Our fecal microbiota study as well as other studies has suggested that Bacteroidetes family members might be linked with healthy state. Therefore, we isolated a number of human upper gut commensal bacteria of the Bacteroidetes family and tested their ability to suppress disease in experimental autoimmune encephalomyelitis (EAE), an experimental model of MS. Previously we showed that PLP91-110 induced EAE in HLA-DR3DQ8 transgenic mice expressing MS susceptible HLA-class II genes. EAE was induced in HLA-DR3DQ8 transgenic mice with PLP91-110 peptide and then day 7 post-immunization, animals were treated with Prevotella histicola, Prevotella melaninogenica, Capnocytophaga sputigena or medium. Among the gut commensals tested, only P. histicola lowered disease incidence and severity compared to untreated animals or those treated with other bacteria. The brain and spinal cord had decreased inflammation and demyelination in P. histicola treated group compared to other treated or control group. Our study provides compelling evidence that administration of gut commensals may regulate a systemic immune response and have a possible role in the treatment of autoimmune diseases. We also have a patent filed on using P. histicola for treating autoimmune diseases.

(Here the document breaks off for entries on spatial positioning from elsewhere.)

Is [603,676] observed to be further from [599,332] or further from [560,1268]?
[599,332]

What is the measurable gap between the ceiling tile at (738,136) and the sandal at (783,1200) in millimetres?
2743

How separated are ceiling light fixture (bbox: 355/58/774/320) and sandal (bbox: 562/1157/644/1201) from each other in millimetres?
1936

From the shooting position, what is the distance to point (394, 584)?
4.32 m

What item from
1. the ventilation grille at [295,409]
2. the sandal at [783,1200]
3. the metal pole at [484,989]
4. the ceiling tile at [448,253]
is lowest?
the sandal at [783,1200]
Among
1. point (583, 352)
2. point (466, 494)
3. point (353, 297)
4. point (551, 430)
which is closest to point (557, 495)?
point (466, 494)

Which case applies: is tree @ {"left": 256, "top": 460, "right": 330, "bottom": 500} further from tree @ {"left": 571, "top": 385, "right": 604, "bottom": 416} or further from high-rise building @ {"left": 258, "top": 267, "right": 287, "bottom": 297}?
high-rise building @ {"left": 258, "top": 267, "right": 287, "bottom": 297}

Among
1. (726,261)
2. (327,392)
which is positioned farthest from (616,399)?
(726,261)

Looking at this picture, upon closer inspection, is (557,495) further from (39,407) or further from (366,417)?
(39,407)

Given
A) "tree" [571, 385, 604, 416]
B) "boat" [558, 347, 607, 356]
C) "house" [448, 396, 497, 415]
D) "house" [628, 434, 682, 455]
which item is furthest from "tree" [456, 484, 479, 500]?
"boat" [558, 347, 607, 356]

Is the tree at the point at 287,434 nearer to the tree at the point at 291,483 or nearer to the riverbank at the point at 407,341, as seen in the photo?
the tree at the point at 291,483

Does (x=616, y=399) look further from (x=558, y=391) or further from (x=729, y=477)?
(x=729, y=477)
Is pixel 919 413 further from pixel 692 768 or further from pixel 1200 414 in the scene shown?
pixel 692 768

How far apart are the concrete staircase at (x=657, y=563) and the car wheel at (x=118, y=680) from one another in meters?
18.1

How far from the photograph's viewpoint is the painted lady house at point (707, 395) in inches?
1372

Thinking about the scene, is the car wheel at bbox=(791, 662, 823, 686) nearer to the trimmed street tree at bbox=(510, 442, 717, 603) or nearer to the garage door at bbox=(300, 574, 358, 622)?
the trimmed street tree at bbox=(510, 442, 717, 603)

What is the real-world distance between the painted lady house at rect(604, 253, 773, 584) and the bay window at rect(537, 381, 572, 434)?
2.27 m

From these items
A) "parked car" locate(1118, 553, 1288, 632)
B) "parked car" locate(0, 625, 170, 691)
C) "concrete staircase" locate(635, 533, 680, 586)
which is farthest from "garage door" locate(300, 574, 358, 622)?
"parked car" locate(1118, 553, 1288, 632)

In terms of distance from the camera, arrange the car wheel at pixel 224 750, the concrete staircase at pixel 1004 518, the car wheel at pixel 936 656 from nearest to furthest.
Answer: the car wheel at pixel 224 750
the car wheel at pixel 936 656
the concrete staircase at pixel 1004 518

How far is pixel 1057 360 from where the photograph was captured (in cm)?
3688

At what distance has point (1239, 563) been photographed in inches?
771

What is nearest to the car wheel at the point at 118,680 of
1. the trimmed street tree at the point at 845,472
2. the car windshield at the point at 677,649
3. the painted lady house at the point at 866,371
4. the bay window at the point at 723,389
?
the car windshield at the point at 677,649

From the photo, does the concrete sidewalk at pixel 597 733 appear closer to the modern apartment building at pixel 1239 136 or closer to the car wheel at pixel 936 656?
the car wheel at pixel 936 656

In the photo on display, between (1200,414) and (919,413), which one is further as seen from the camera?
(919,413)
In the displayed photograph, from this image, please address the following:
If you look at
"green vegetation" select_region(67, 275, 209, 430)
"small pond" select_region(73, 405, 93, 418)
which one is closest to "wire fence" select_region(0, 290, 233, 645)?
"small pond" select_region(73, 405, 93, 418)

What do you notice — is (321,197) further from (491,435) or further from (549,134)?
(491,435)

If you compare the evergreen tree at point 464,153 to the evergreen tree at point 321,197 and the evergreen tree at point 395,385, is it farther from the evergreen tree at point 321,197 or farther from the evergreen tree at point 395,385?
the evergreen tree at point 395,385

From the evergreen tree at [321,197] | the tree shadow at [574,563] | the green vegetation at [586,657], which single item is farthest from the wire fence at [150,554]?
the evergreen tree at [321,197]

The major projects includes- i) preclinical testing of human commensal in animal model for therapeutic efficacy; ii) deciphering the mechanism by which P. histicola suppress disease in animal model of MS utilizing various transgenic and knockout mice; and iii) analyzing therapeutic potential of combination therapy using P. histicola with conventional MS drugs such as Glatiramer acetate and Interferon-β.